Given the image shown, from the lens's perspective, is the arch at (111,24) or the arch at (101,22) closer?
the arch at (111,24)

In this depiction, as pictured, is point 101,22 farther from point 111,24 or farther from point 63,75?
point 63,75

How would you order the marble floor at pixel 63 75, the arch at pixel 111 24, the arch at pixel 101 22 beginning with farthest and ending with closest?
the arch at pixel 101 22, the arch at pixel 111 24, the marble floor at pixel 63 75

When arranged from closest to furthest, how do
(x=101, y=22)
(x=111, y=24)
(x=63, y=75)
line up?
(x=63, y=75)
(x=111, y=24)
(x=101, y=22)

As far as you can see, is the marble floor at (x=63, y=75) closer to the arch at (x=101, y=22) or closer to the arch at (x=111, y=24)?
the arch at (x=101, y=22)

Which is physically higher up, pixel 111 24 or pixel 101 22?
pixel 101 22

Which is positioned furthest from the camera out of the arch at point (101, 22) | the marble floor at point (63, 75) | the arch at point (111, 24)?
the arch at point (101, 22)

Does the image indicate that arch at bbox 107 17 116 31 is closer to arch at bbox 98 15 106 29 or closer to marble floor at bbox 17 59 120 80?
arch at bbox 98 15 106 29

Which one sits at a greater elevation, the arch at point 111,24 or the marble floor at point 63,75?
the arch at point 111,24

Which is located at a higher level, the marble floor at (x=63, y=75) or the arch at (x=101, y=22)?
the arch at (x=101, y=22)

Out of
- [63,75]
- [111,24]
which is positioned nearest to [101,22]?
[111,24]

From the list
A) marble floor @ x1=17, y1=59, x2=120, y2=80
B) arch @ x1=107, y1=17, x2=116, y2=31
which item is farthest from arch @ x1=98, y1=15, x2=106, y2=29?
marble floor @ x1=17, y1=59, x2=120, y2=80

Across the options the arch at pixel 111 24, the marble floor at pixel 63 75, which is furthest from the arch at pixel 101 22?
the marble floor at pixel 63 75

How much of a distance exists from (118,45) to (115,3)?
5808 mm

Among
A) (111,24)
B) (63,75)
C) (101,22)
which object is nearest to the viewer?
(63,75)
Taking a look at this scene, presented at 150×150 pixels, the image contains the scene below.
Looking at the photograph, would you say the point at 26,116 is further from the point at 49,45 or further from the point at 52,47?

....

- _REQUIRED TASK_
Reproduce the listing from the line containing "From the list" through its final line, inclusive, substituting "closest" for "nearest" and leaving everything else unchanged.

- _TASK SOLUTION_
From the list
A) marble floor @ x1=17, y1=59, x2=120, y2=80
B) arch @ x1=107, y1=17, x2=116, y2=31
which item is farthest from arch @ x1=98, y1=15, x2=106, y2=29?
marble floor @ x1=17, y1=59, x2=120, y2=80

Across the options the arch at pixel 111 24, the marble floor at pixel 63 75, which is furthest from the arch at pixel 101 22?
the marble floor at pixel 63 75

How much of a distance exists from (118,45) to (115,3)?
5808 mm

Among
A) (111,24)
B) (63,75)
C) (101,22)
which object is closest to the viewer?
(63,75)
Taking a look at this scene, presented at 150×150 pixels, the image contains the scene below.
Looking at the photograph, would you say the point at 26,116 is further from the point at 49,45 or further from the point at 52,47?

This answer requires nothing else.